Başta glikoz ve fruktoz olmak üzere balın içinde bulunanlar onu şekerden 20 ila 60 kat daha tatlı, ideal bir tatlandırıcı yapar. Bu kadar tatlı olan bir gıdanın sağlığa zararlı olması gerektiği düşünülebilir. Ne var ki balda yağ, kolesterol ve sodyum bulunmaz. insan hayatı için gerekli tüm elementleri içerdiğinden sadece bal yenilerek yaşanabilir ve bu konuda tektir.

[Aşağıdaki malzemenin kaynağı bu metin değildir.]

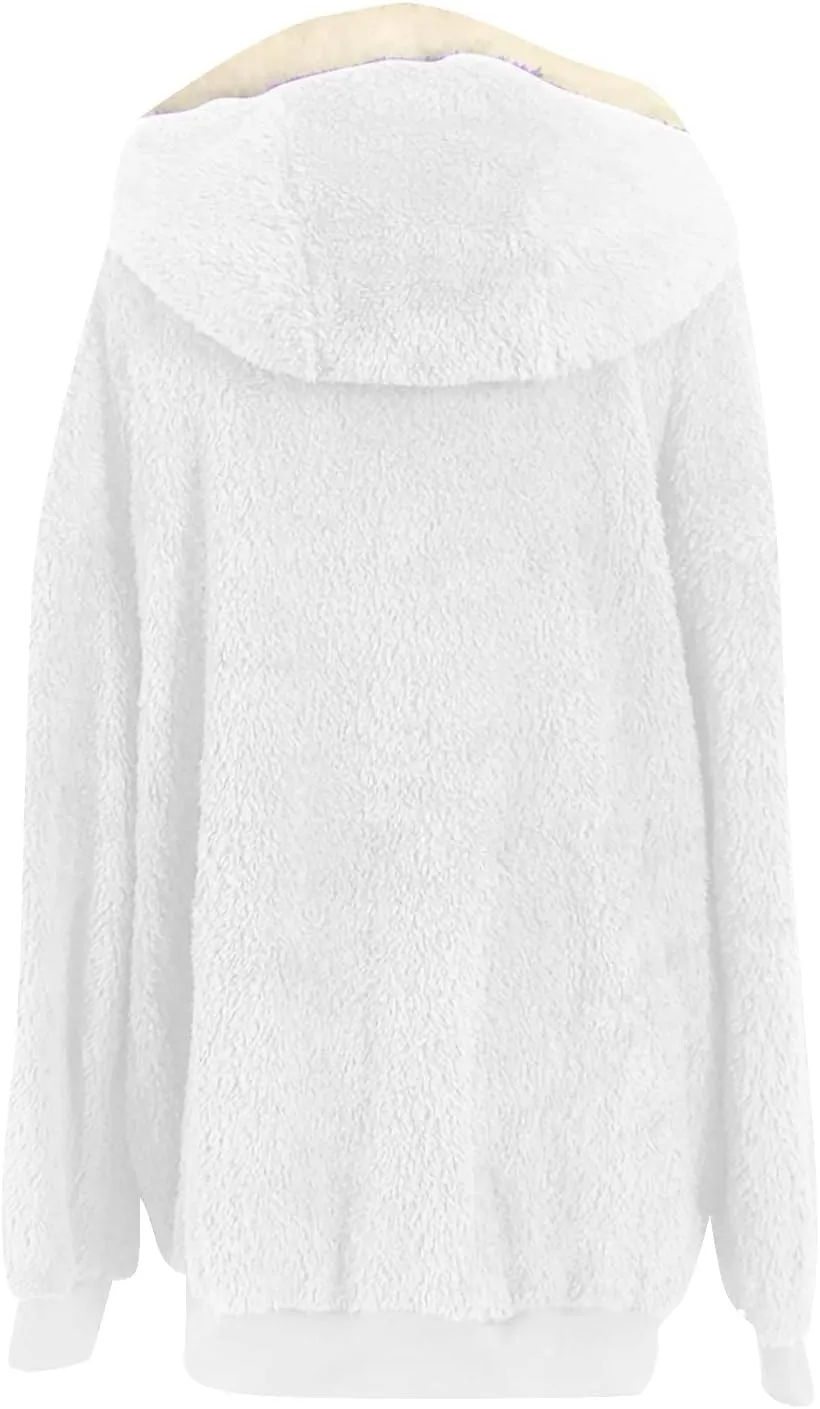Sherpa Jackets For Women Fuzzy Fleece Teddy Coat Color Block Faux Shearling Cardigan Warm Hooded Zip Up Outwear
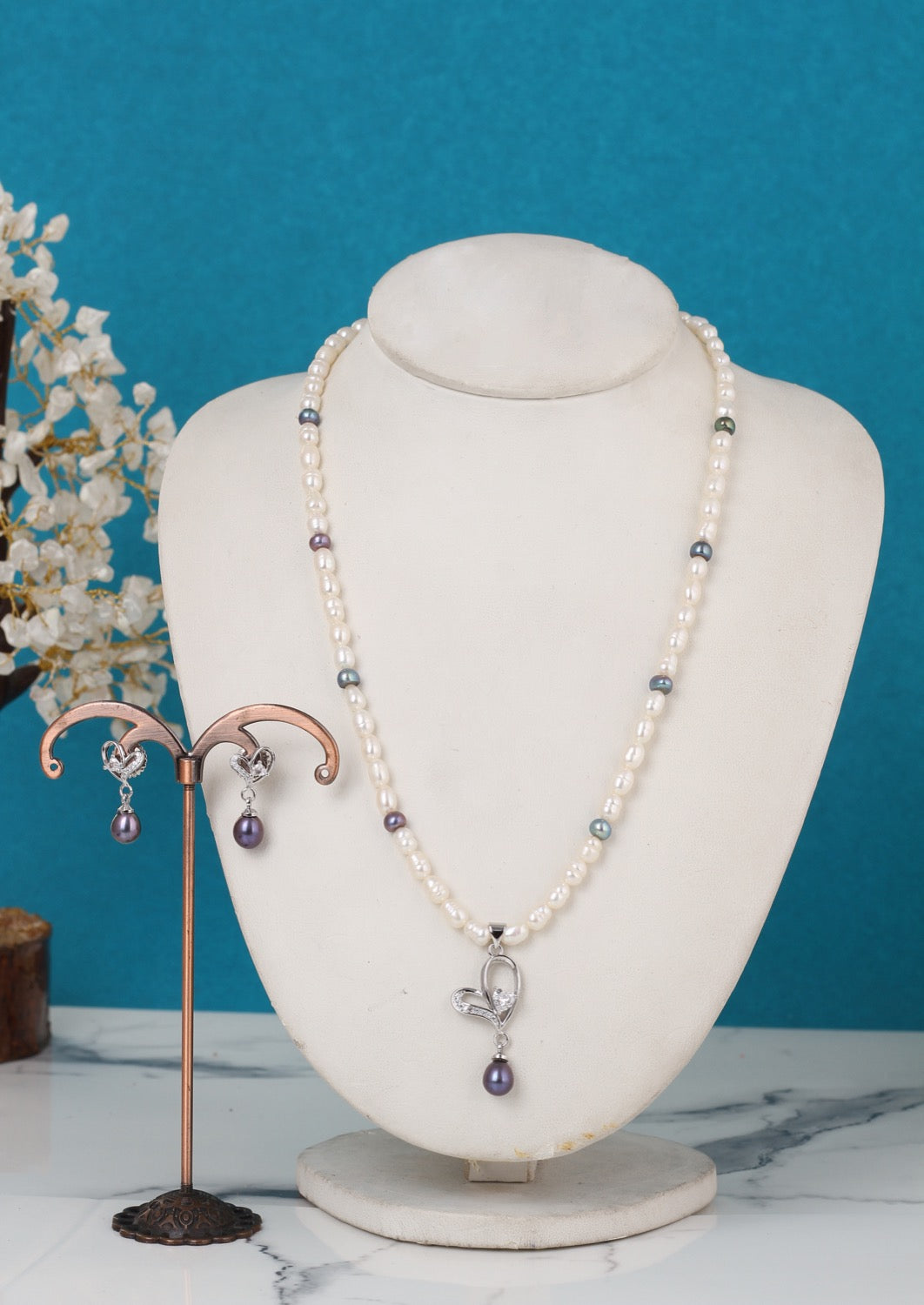 Authentic Natural Freshwater Single String Real Pearl Necklace Set With Certificate(D.No ADPRLS3137)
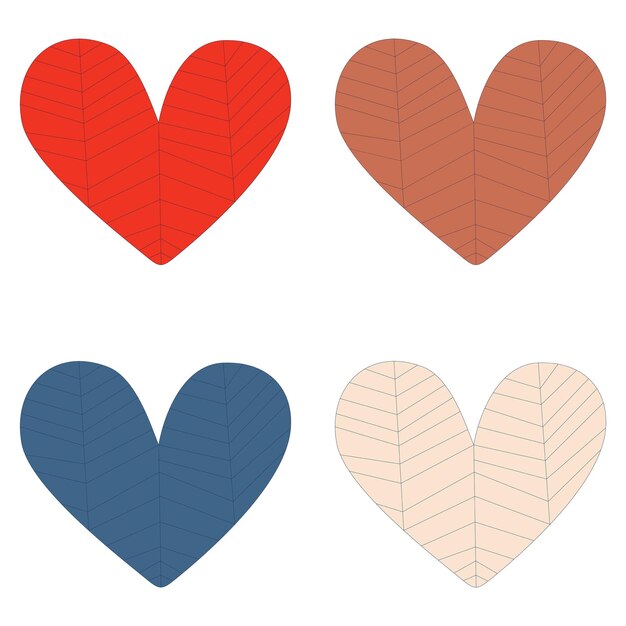 Vector 2024 style colorful hearts with lines inside on a white background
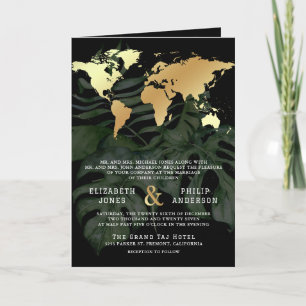 Black Gold Tropical Destination World Map Wedding Invitation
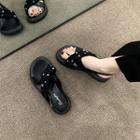 Faux Pearl Shirred Strap Slide Sandals
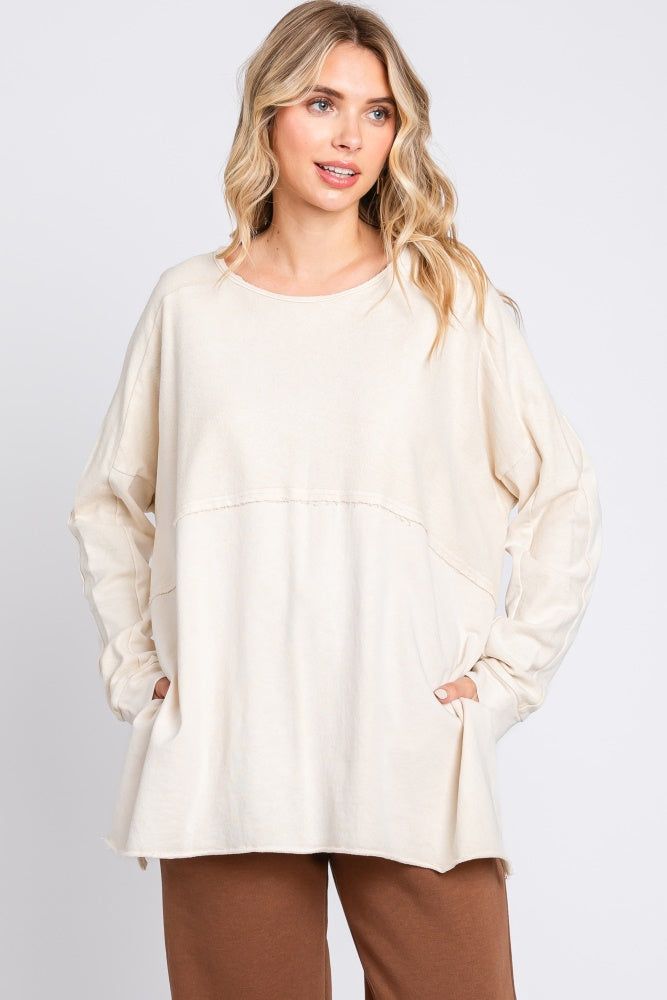 Cream Terry Cloth Raw Hem Maternity Top sold by Pinkblush product image thumbnail 5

Kesik ve yaralara sürüldüğünde yara izi bırakmadan iyileştirmesi de araştırma konusudur. Yaralarda "kolejen” denilen bir tür protein oluşur. Balda çok miktarda bulunan ve basit bir şeker olan glikozun yaradaki kolejenle kimyasal olarak birleşip yara dokusu oluşmasını önlediği sanılıyor. Ayrıca çok az su içerdiği için tabaka halinde sürüldüğü ortamdaki su varlığını sona erdirerek organizmaların yaşama ve üremelerini de engellediği kabul ediliyor.
Bal bozulmaz ama içindeki su buharlaşınca kristalleşebilir, sulandırılırsa fermante olmaya başlayabilir. Balın şekerlenmesi kalite bozukluğu anlamına gelmez. Soğuk ve kuru ortamda muhafaza edilen bal bir beş bin yıl daha dayanabilir.